> _Aim of the exercise_: Please transcribe the data that follows exactly, from its first line through the line that contains "genus: Pekania".

> _Data items_:
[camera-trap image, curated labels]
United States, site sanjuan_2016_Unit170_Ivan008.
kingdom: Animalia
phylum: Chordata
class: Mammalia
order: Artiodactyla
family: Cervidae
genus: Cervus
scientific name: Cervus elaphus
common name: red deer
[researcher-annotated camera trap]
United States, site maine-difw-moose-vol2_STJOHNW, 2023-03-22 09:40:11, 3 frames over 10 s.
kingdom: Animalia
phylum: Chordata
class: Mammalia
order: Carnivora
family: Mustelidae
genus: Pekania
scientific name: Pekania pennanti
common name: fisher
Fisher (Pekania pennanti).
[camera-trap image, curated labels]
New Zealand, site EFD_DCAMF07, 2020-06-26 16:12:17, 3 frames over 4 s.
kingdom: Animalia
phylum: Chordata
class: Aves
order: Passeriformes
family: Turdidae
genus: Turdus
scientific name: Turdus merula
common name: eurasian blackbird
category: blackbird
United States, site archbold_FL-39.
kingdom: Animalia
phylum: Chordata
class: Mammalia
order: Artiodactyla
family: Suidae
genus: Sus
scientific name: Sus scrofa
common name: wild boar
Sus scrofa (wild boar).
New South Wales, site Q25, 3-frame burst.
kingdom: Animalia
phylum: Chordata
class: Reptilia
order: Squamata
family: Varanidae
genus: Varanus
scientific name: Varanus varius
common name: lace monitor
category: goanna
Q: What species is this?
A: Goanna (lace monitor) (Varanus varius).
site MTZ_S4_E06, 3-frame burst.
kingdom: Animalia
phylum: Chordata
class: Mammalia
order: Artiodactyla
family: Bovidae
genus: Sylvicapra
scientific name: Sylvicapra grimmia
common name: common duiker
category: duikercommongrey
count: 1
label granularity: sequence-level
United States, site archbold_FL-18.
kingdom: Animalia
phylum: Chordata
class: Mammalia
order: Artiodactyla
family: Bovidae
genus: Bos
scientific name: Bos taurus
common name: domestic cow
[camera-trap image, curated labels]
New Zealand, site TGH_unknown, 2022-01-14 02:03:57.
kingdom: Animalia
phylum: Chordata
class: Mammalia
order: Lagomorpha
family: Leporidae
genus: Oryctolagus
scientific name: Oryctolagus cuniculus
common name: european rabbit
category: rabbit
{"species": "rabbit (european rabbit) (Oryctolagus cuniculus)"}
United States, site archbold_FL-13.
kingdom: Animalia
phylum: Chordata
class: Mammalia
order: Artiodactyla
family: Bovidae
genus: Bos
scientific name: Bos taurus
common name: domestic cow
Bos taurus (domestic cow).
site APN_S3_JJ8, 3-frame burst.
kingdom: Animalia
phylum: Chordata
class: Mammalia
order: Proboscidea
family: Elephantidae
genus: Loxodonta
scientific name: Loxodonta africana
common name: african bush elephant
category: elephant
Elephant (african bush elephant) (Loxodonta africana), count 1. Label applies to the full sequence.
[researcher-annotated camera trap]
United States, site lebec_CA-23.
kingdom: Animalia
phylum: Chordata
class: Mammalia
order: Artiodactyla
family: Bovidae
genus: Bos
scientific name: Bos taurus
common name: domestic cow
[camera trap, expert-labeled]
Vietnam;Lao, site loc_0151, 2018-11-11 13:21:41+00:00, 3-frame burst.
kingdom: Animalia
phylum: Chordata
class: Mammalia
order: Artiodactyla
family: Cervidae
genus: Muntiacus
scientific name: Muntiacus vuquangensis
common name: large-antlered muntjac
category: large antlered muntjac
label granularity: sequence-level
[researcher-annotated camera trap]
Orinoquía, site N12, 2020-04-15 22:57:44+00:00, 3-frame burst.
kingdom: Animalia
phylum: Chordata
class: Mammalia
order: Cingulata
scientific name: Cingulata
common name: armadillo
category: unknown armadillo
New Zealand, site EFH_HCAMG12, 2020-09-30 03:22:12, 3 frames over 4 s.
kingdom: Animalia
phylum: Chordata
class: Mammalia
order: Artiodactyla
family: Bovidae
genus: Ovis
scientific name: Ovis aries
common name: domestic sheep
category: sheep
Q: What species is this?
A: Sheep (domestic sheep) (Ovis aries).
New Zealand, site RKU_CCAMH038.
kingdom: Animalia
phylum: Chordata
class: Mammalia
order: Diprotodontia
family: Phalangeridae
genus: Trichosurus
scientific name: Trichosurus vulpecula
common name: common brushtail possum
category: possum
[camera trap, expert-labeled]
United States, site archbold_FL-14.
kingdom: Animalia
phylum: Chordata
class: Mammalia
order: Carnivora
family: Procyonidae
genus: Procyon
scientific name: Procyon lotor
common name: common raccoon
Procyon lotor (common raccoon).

> _Problem solution_:
[camera-trap image, curated labels]
United States, site sanjuan_2016_Unit170_Ivan008.
kingdom: Animalia
phylum: Chordata
class: Mammalia
order: Artiodactyla
family: Cervidae
genus: Cervus
scientific name: Cervus elaphus
common name: red deer
[researcher-annotated camera trap]
United States, site maine-difw-moose-vol2_STJOHNW, 2023-03-22 09:40:11, 3 frames over 10 s.
kingdom: Animalia
phylum: Chordata
class: Mammalia
order: Carnivora
family: Mustelidae
genus: Pekania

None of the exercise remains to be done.